## Begin DATA EXCERPTS

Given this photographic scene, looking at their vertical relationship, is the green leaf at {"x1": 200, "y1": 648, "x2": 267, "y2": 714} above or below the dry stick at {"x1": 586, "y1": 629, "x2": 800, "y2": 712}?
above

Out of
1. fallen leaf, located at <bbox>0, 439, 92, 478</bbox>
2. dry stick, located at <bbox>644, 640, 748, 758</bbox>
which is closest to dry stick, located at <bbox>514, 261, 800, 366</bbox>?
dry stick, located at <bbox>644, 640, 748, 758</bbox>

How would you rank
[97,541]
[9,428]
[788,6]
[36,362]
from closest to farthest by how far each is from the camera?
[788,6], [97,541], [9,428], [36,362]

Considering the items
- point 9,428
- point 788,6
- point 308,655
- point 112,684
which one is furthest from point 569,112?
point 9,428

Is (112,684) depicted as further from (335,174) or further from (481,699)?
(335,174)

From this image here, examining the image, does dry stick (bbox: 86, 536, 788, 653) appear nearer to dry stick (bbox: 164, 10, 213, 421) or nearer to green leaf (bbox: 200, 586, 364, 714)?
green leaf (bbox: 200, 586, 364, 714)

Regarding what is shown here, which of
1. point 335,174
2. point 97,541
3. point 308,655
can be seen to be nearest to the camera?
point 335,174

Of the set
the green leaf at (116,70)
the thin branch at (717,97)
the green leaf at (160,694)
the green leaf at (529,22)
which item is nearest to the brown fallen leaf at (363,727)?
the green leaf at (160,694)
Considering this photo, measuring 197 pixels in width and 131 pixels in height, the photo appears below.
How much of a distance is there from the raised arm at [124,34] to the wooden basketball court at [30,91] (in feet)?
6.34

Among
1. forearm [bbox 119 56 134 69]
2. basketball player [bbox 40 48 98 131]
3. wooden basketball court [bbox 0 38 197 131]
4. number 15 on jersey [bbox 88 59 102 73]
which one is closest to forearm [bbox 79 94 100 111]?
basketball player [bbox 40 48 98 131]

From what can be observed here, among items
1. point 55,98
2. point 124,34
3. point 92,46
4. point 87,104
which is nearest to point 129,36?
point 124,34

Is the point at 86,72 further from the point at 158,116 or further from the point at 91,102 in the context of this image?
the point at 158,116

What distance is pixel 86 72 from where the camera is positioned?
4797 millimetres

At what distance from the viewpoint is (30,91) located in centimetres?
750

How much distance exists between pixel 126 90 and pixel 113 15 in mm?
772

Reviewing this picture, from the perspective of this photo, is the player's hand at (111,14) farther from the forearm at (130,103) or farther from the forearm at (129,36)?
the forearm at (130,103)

## End DATA EXCERPTS

SHORT PROBLEM
Write out every line of the rows above as a JSON list of strings, one string per line, with the blank lines left out.

EXPECTED OUTPUT
[
  "Given this photographic scene, looking at their vertical relationship, is the green leaf at {\"x1\": 200, \"y1\": 648, \"x2\": 267, \"y2\": 714} above or below the dry stick at {\"x1\": 586, \"y1\": 629, \"x2\": 800, \"y2\": 712}?",
  "above",
  "Out of",
  "1. fallen leaf, located at <bbox>0, 439, 92, 478</bbox>",
  "2. dry stick, located at <bbox>644, 640, 748, 758</bbox>",
  "which is closest to dry stick, located at <bbox>514, 261, 800, 366</bbox>?",
  "dry stick, located at <bbox>644, 640, 748, 758</bbox>",
  "How would you rank",
  "[97,541]",
  "[9,428]",
  "[788,6]",
  "[36,362]",
  "from closest to farthest by how far each is from the camera?",
  "[788,6], [97,541], [9,428], [36,362]",
  "Considering the items",
  "- point 9,428",
  "- point 788,6",
  "- point 308,655",
  "- point 112,684",
  "which one is furthest from point 569,112?",
  "point 9,428",
  "Is (112,684) depicted as further from (335,174) or further from (481,699)?",
  "(335,174)",
  "From this image here, examining the image, does dry stick (bbox: 86, 536, 788, 653) appear nearer to dry stick (bbox: 164, 10, 213, 421) or nearer to green leaf (bbox: 200, 586, 364, 714)?",
  "green leaf (bbox: 200, 586, 364, 714)",
  "Regarding what is shown here, which of",
  "1. point 335,174",
  "2. point 97,541",
  "3. point 308,655",
  "can be seen to be nearest to the camera?",
  "point 335,174",
  "Of the set",
  "the green leaf at (116,70)",
  "the thin branch at (717,97)",
  "the green leaf at (160,694)",
  "the green leaf at (529,22)",
  "which item is nearest to the brown fallen leaf at (363,727)?",
  "the green leaf at (160,694)",
  "Considering this photo, measuring 197 pixels in width and 131 pixels in height, the photo appears below.",
  "How much of a distance is there from the raised arm at [124,34] to the wooden basketball court at [30,91] (in feet)?",
  "6.34",
  "Among",
  "1. forearm [bbox 119 56 134 69]",
  "2. basketball player [bbox 40 48 98 131]",
  "3. wooden basketball court [bbox 0 38 197 131]",
  "4. number 15 on jersey [bbox 88 59 102 73]",
  "which one is closest to forearm [bbox 79 94 100 111]?",
  "basketball player [bbox 40 48 98 131]",
  "From what can be observed here, among items",
  "1. point 55,98",
  "2. point 124,34",
  "3. point 92,46",
  "4. point 87,104",
  "which is nearest to point 129,36?",
  "point 124,34",
  "Is the point at 86,72 further from the point at 158,116 or further from the point at 91,102 in the context of this image?",
  "the point at 158,116",
  "What distance is pixel 86 72 from where the camera is positioned?",
  "4797 millimetres",
  "At what distance from the viewpoint is (30,91) located in centimetres?",
  "750",
  "How much distance exists between pixel 126 90 and pixel 113 15 in mm?",
  "772",
  "Reviewing this picture, from the perspective of this photo, is the player's hand at (111,14) farther from the forearm at (130,103) or farther from the forearm at (129,36)?",
  "the forearm at (130,103)"
]